### TEXTO
╭──
Para compreender a complexa mística do fabuloso exército de voluntários estrangeiros que lutou ao lado do Reich durante a guerra é necessário remontar no tempo até à primeira época do partido nazista.
Poucos anos depois da fundação do NSDAP surge a necessidade de criar um corpo de elite, destinado a proteger os chefes nazis nos comícios e concentrações. Por esta razão foram fundadas as SS, as Polícias de Proteção do partido nazista.
O que era a SS
A Schutzstaffel, ou SS, foi uma grande organização paramilitar pertencente ao partido nazista alemão. Seu lema era “Mein Ehre heißt Treue” (Minha honra é a lealdade).
Da Stroßtrupp (“Tropa de Choque”) de Adolf Hitler (400 Sturmabteilung, SA, de elite, criada em 1921 por Ernst Röhm), nasceram em 1925 as SS abreviatura de Schutztaffel, (“Escudo de Proteção”), que em 1932 tinham 60.000 membros, dois anos depois 100.000, 240.000 em 1939 e que, durante a Segunda Guerra, chegaram a um milhão de efetivos.
A partir de 1933, as SS instalam o terror e milhares de judeus, comunistas, homossexuais, ciganos, possíveis opositores, são atirados sem julgamento para campos de concentração. Röhm e o seu grupo, bem como outros adversários sem qualquer ligação com eles, muitos deles imaginários ou por mera vingança pessoal, são mortos a 30 de Junho de 1934 na “Noite das Facas Longas”. O chanceler austríaco Engelbert Dollfuss será mesmo assassinado em Julho desse ano. Com o decurso da guerra, este clima de terror estender-se-á a toda a Europa ocupada.
Os nazistas consideravam a SS como sendo uma unidade de elite, cujos membros eram selecionados segundo critérios raciais e ideológicos. Sua atividade como unidade de combate, chamada Waffen SS, era muitas vezes confundida com a do exército alemão, a Wehrmacht, apesar de as duas organizações terem objetivos bem distintos.. As SS ficaram conhecidos, no entanto, pela sua participação no reforço da política nazista. Tais atos foram principalmente executados por departamentos que compunham o Reichssicherheitshauptamt, como a Gestapo, o Sicherheitsdienst (SD) e o Einsatzgruppen.
Líderes das SS:
- Julius Schreck (1925-1926)
- Joseph Berchtold (1926-1927)
- Erhard Heiden (1927-1929)
- Heinrich Himmler (1929-1945)
- Karl Hanke (1945)
- Cristopher Korczak (1925-1929)
- Reinhard Heydrich (1931-1942)
Num primeiro momento, as SS fazem parte das SA ou Seções de Assalto, organização paramilitar destinada à luta de rua. Mas após a sangrenta noite das facas longas, as SS são reconhecidas como organização independente dentro do partido.
Poder absoluto após a “Noite das Facas Longas”
╰──
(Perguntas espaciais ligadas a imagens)
╭──
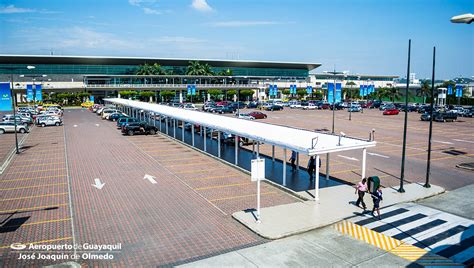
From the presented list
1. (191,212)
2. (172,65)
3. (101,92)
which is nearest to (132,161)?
(191,212)

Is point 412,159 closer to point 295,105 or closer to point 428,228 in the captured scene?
point 428,228

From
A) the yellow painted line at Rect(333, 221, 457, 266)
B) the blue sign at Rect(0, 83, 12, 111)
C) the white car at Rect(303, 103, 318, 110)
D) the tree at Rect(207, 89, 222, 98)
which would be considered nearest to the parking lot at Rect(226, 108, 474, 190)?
the yellow painted line at Rect(333, 221, 457, 266)

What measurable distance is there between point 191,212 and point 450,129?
42558mm

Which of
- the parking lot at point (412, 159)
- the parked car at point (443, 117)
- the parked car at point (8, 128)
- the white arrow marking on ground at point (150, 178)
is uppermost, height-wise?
the parked car at point (443, 117)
╰──
### LISTA DE TAREFAS
1) Traduza para o inglês a seguinte frase do texto sobre as SS: "Num primeiro momento, as SS fazem parte das SA ou Seções de Assalto, organização paramilitar destinada à luta de rua."
2) Indique se cada afirmação concorda com o texto sobre as SS. Responda sim ou não e cite as palavras do texto que decidem a resposta.
(a) As SS surgiram da necessidade de proteger os chefes nazis em comícios e concentrações.
(b) Em 1939, as SS contavam com 100.000 membros.
(c) A Waffen SS e a Wehrmacht tinham os mesmos objetivos.
3) Prossiga o texto sobre as SS a partir do ponto em que ele termina.

### RESPOSTAS ÀS TAREFAS
1) At first, the SS are part of the SA, or Assault Sections, a paramilitary organization intended for street fighting.

2)
(a) Sim: "surge a necessidade de criar um corpo de elite, destinado a proteger os chefes nazis nos comícios e concentrações. Por esta razão foram fundadas as SS"
(b) Não: "240.000 em 1939"
(c) Não: "apesar de as duas organizações terem objetivos bem distintos"

3)
Nessa altura, Heinrich Himmler, SS-Reichsfuhrer ou chefe nacional das SS, dividiu a sua estrutura em dois grandes ramos: a SS-Allgemeine ou SS-General e a SS-Verfungungstruppe (SS-VT) ou tropas militarizadas SS à disposição. Ambas diferentes.
Enquanto a SS-Allgemeine estava concebida como tropa de reforço policial, a SS-VT era totalmente uma organização militar, e como tal começou a desenvolver-se.
Em Fevereiro de 1933 cria-se a SS-Totenkopfverbande, destinada ao serviço da guarda dos campos de concentração, organizada em cinco batalhões sob o comando do inspector de campos de concentração e general das SS Theodor Eicke. Em Agosto do mesmo ano, Hitler, mediante um decreto ultra-secreto, dispõe que as SS-VT sejam instruídas como organizações militares, com equipamentos fornecidos pela Wehrmacht. Ao mesmo tempo decreta a aceitação de voluntários nórdicos não alemães.
Em 1935, a SS-VT está organizada em dois regimentos: o primeiro, aquartelado em Munique, e o outro, em Hamburgo. À margem, existe o corpo de guarda de Hitler, conhecido como Leibstandarte Adolf Hitler.
Com a anexação da Áustria ao Reich em 1938, Himmler cria outro regimento em Viena, e em Novembro é formado em Dantzig um corpo das SS, integrado por oficiais da Totenkopfverbande.
Estala a guerra: nascem as Waffen SS
Quando a Alemanha atravessa a fronteira polaca, a 1 de setembro de 1939, a SS-VT está organizada em três divisões, um regimento motorizado e catorze regimentos de reforço policial. Também é criada a SS Haupt Amt, departamento de recrutamento das SS, com o general Berger à frente.
Em princípios do ano 1940, Andreas Schmidt, líder da comunidade germânica da Roménia e Transilvânia, propõe a Berger o recrutamento dos volksdeutscher, os alemães étnicos súbditos de países estrangeiros.
Em Março de 1940, Himmler adopta o título oficial de Waffen SS, e o contigente de estrangeiros soma uma centena de homens, entre os quais cinco norte-americanos de origem alemã, três suecos e quarenta e quatro suíços. Mas a invasão da Dinamarca e da Noruega em Abril abre novas possibilidades, e Himmler põe todo o seu empenho em recrutar voluntários escandinavos. A 20 do mesmo mês autoriza a criação do regimento SS-Nordland, com voluntários dos dois países.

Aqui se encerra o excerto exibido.